WHAT THE TASK REQUIRES » Look through the lines below, find those with the word "tasks", and copy them.

Collected data entries »

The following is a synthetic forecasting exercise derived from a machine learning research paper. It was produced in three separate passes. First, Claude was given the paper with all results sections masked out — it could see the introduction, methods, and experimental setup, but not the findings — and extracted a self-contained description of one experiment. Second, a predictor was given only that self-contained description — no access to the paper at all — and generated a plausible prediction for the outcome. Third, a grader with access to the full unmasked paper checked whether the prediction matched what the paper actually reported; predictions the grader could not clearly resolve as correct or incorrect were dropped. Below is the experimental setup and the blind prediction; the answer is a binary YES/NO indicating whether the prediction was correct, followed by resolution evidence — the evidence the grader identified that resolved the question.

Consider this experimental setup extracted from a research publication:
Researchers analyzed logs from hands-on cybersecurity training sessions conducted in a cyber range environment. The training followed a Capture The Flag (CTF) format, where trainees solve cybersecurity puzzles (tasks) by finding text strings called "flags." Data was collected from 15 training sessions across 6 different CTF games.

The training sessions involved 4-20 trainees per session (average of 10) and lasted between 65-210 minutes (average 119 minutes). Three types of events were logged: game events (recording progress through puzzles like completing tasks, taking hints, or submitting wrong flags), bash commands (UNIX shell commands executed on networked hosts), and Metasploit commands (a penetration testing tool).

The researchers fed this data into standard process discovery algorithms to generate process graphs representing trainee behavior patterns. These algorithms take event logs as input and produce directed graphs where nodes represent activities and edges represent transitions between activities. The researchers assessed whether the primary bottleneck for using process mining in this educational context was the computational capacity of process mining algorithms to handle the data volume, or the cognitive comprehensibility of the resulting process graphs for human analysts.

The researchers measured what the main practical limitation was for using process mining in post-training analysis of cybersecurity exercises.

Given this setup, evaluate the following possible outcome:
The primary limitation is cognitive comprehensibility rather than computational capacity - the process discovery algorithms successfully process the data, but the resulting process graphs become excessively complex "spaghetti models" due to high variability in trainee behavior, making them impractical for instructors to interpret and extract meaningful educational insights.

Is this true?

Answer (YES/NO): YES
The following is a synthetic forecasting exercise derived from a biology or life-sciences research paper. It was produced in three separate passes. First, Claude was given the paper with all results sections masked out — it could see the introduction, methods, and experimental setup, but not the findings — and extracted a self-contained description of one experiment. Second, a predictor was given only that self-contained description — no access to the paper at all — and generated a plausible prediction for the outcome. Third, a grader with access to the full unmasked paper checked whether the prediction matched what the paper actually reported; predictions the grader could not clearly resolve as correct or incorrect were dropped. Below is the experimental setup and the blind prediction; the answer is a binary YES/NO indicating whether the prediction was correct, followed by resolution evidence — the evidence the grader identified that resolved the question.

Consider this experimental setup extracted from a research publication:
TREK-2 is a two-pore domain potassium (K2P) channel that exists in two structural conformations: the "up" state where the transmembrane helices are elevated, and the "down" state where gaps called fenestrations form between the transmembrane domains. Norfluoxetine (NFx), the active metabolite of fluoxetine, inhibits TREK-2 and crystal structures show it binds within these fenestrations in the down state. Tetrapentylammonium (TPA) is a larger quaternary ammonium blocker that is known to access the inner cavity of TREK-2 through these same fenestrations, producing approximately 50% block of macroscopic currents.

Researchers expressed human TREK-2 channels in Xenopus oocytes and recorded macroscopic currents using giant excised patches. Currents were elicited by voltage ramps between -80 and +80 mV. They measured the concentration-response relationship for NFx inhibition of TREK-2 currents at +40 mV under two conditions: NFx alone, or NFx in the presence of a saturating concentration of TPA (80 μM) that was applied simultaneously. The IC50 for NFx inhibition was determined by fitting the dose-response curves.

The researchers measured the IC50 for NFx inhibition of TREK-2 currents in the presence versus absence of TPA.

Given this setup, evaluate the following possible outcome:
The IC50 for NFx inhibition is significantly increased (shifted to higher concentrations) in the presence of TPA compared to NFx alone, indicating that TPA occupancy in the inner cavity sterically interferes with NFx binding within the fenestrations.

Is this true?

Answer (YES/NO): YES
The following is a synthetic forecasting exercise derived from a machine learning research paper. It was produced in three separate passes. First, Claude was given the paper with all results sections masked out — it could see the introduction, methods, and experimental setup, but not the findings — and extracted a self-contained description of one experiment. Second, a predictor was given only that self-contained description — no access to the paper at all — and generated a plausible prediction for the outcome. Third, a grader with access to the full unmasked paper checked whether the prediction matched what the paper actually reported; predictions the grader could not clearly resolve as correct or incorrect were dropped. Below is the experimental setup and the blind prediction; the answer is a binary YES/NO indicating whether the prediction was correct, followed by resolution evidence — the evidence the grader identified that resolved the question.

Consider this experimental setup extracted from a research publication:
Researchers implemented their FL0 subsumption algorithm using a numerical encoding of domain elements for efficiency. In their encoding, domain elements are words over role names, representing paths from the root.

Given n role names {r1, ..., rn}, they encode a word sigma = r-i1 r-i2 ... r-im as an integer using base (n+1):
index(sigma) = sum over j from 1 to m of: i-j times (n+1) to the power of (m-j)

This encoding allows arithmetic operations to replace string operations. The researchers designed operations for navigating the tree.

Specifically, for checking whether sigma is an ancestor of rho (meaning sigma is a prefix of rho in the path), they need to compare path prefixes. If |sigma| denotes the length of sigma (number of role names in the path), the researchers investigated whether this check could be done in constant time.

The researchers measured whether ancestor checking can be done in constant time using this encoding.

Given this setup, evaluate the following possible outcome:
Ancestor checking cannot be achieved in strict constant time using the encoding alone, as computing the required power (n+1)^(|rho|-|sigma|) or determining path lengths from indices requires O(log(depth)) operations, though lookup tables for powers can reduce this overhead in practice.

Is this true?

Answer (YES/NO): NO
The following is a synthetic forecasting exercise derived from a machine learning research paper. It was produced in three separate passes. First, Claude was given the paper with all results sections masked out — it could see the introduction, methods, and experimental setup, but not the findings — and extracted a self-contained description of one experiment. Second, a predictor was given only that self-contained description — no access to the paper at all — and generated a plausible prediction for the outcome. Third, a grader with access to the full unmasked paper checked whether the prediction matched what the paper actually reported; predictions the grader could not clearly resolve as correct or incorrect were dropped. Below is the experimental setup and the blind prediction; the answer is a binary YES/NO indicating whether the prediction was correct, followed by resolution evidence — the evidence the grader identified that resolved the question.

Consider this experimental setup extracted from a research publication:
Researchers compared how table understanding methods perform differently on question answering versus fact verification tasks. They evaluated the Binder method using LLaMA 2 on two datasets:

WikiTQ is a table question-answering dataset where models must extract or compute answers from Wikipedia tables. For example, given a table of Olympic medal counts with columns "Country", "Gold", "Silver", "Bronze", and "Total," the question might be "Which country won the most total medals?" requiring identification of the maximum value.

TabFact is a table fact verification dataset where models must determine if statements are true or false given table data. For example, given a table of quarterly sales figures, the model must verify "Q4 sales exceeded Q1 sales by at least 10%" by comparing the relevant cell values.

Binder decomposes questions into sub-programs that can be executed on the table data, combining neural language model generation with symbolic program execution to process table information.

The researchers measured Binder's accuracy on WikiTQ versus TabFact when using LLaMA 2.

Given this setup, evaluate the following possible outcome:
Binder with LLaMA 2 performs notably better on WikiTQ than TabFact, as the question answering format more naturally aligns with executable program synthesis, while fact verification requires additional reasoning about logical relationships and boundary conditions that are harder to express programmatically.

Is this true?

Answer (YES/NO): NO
* * *
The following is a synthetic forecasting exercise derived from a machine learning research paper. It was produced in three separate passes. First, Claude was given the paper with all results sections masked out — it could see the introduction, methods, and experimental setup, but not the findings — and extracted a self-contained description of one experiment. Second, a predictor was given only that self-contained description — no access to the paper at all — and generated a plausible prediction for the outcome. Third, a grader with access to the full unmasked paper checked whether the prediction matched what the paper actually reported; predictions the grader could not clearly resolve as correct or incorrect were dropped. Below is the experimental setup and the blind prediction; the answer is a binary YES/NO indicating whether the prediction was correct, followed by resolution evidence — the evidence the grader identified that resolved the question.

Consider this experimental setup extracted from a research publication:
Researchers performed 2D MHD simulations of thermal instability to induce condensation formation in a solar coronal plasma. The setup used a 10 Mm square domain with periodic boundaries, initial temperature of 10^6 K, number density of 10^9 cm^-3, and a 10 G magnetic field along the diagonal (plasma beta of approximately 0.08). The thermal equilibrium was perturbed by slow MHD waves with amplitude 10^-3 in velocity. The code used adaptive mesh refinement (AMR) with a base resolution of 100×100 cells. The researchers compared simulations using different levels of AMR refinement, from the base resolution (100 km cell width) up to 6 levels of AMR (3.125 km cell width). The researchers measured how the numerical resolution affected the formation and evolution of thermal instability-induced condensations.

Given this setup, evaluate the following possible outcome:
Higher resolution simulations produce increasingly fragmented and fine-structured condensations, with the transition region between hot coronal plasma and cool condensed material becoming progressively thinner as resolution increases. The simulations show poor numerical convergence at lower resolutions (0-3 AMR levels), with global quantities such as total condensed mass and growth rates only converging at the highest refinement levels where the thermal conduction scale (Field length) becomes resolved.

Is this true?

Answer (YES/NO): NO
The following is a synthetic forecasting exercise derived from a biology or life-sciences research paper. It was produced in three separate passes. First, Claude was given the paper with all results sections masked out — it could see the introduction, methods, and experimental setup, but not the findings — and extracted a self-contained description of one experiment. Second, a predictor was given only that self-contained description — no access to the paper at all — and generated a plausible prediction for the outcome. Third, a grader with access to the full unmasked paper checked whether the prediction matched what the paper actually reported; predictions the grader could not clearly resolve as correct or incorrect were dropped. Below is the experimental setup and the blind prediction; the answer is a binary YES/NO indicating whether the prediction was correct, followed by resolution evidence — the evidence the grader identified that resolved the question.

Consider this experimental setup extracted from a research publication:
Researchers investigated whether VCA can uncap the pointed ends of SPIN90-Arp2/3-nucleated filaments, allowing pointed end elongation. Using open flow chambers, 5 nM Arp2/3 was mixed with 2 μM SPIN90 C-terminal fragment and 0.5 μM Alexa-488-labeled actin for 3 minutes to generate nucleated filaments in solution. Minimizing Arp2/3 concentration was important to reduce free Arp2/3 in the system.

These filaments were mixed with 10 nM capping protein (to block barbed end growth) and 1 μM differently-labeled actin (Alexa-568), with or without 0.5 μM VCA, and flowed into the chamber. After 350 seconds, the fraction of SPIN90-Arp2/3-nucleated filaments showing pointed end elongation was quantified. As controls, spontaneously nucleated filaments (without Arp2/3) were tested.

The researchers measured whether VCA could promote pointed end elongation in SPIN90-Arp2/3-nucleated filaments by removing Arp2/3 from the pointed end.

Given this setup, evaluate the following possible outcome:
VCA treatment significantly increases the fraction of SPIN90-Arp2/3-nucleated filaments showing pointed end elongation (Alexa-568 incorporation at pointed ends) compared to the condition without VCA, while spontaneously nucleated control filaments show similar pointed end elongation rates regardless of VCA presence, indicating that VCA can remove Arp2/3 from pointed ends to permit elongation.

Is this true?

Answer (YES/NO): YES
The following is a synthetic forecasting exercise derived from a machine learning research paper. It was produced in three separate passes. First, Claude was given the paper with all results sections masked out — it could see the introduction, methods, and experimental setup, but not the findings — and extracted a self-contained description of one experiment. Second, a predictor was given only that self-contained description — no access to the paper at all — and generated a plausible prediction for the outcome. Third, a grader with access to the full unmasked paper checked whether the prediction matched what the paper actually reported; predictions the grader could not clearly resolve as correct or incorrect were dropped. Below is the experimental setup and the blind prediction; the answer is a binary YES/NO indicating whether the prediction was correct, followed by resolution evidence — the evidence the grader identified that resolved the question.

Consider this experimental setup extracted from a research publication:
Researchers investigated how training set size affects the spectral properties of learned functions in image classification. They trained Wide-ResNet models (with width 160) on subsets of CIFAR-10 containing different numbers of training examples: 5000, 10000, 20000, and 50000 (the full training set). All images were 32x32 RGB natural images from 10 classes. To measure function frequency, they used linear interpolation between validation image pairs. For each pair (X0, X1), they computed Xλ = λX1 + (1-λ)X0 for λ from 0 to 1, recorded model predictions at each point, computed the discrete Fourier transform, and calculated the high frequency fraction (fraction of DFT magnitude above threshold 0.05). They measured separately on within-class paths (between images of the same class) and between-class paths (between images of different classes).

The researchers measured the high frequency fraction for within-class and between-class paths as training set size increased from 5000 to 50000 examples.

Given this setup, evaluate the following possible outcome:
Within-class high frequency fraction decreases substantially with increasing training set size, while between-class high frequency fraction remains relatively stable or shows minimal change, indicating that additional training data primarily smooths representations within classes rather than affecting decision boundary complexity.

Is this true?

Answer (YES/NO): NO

EXERCISE OUTPUT »
Researchers analyzed logs from hands-on cybersecurity training sessions conducted in a cyber range environment. The training followed a Capture The Flag (CTF) format, where trainees solve cybersecurity puzzles (tasks) by finding text strings called "flags." Data was collected from 15 training sessions across 6 different CTF games.
The training sessions involved 4-20 trainees per session (average of 10) and lasted between 65-210 minutes (average 119 minutes). Three types of events were logged: game events (recording progress through puzzles like completing tasks, taking hints, or submitting wrong flags), bash commands (UNIX shell commands executed on networked hosts), and Metasploit commands (a penetration testing tool).
Researchers compared how table understanding methods perform differently on question answering versus fact verification tasks. They evaluated the Binder method using LLaMA 2 on two datasets:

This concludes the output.